Quem precisa registrar ponto?
A legislação se aplica a todos os trabalhadores sob o regime CLT em empresas com mais de 20 colaboradores, com exceção dos cargos de confiança e das funções externas sem controle viável.
A legislação se aplica a todos os trabalhadores sob o regime CLT em empresas com mais de 20 colaboradores, com exceção dos cargos de confiança e das funções externas sem controle viável.
Contexto e definição
A avaliação do trabalho externo passou a ser revisitada devido ao uso de tecnologias móveis, como reconhecimento facial e GPS.
A análise apresentada integra a legislação pertinente (CLT e Portaria MTE 671/2021), a jurisprudência do TST e a realidade do setor de tecnologia de RH no Brasil. Informações acerca das empresas mencionadas são oriundas de fontes verificáveis nos sites oficiais — este é o método utilizado pela Estudo do Trabalho.
Por que esse tema importa
A questão de quem deve registrar a jornada de trabalho não é meramente teórica: impacta diretamente as operações do RH e do Departamento Pessoal, influenciando o compliance, o cálculo da folha de pagamento e, em casos de erros, o passivo trabalhista. Um pequeno erro pode resultar em autuações, processos judiciais ou retrabalho no fechamento mensal. Por outro lado, realizar as operações corretamente reduz custos, melhora o ambiente de trabalho e libera tempo para atividades estratégicas.
Base regulatória e enquadramento
O arcabouço legal baseia-se na CLT — o art. 74 aborda o controle de jornada, os arts. 58 a 72 tratam da jornada de trabalho em si e os arts. 129 a 153 referem-se às férias — em conjunto com a Portaria MTE 671/2021, especialmente quando se discute o registro eletrônico de ponto. É importante verificar as convenções e acordos coletivos, pois podem estabelecer regras específicas. Ademais, se houver biometria envolvida, a LGPD (Lei 13.709/2018) deve ser considerada.
Aplicação prática — 5 passos
- Diagnóstico — analise o cenário atual: quantidade de colaboradores, escalas de trabalho, convenções aplicáveis, modalidades de trabalho (presencial/híbrido/remoto), unidades e CNPJs.

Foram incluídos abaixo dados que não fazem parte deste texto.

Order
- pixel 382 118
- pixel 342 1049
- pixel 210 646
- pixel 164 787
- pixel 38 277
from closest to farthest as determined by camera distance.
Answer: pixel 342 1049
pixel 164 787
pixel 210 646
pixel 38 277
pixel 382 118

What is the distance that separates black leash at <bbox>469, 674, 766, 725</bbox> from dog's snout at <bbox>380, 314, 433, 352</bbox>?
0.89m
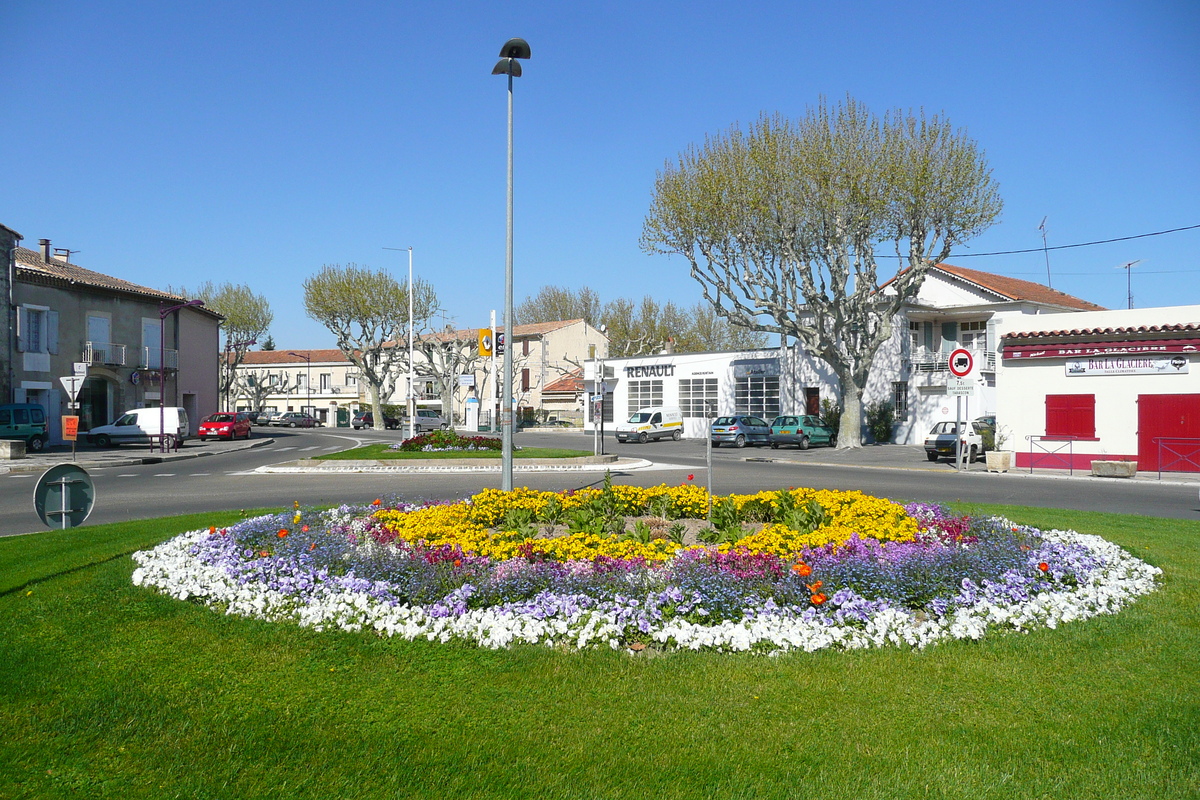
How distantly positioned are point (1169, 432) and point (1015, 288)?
89.9ft

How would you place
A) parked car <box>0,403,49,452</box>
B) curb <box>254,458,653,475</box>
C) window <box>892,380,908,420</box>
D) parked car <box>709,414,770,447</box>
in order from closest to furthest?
curb <box>254,458,653,475</box>
parked car <box>0,403,49,452</box>
parked car <box>709,414,770,447</box>
window <box>892,380,908,420</box>

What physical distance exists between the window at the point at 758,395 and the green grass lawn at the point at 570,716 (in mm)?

- Enquadramento legal — verifique quais normas específicas são relevantes para o seu porte, setor e regime. Consulte fontes primárias, evitando informações de terceiros.
- Escolha de ferramenta — quando a situação exige tecnologia (como controle de ponto, folha de pagamento, benefícios), faça a escolha com base em critérios objetivos: conformidade regulatória, mobilidade, integração, suporte e reputação verificável.
- Piloto controlado — realize a implementação inicial com um grupo reduzido (15-30 dias, 5-10 pessoas). Ajuste as fricções antes de expandir a aplicação.
- Documentação e treinamento — desenvolva uma política interna, capacite os gestores e comunique de forma clara e antecipada aos colaboradores. A documentação adequada pode prevenir ações judiciais.
Como aplicar no dia-a-dia
Neste assunto, a conformidade é mais dependente de processos bem estruturados do que de tecnologias específicas. É fundamental estabelecer: (1) uma política interna escrita aprovada pela liderança, (2) um fluxo operacional com responsabilidades bem definidas, (3) documentação de cada exceção, e (4) auditorias periódicas. Embora as ferramentas sejam úteis, não substituem a necessidade de um processo adequado.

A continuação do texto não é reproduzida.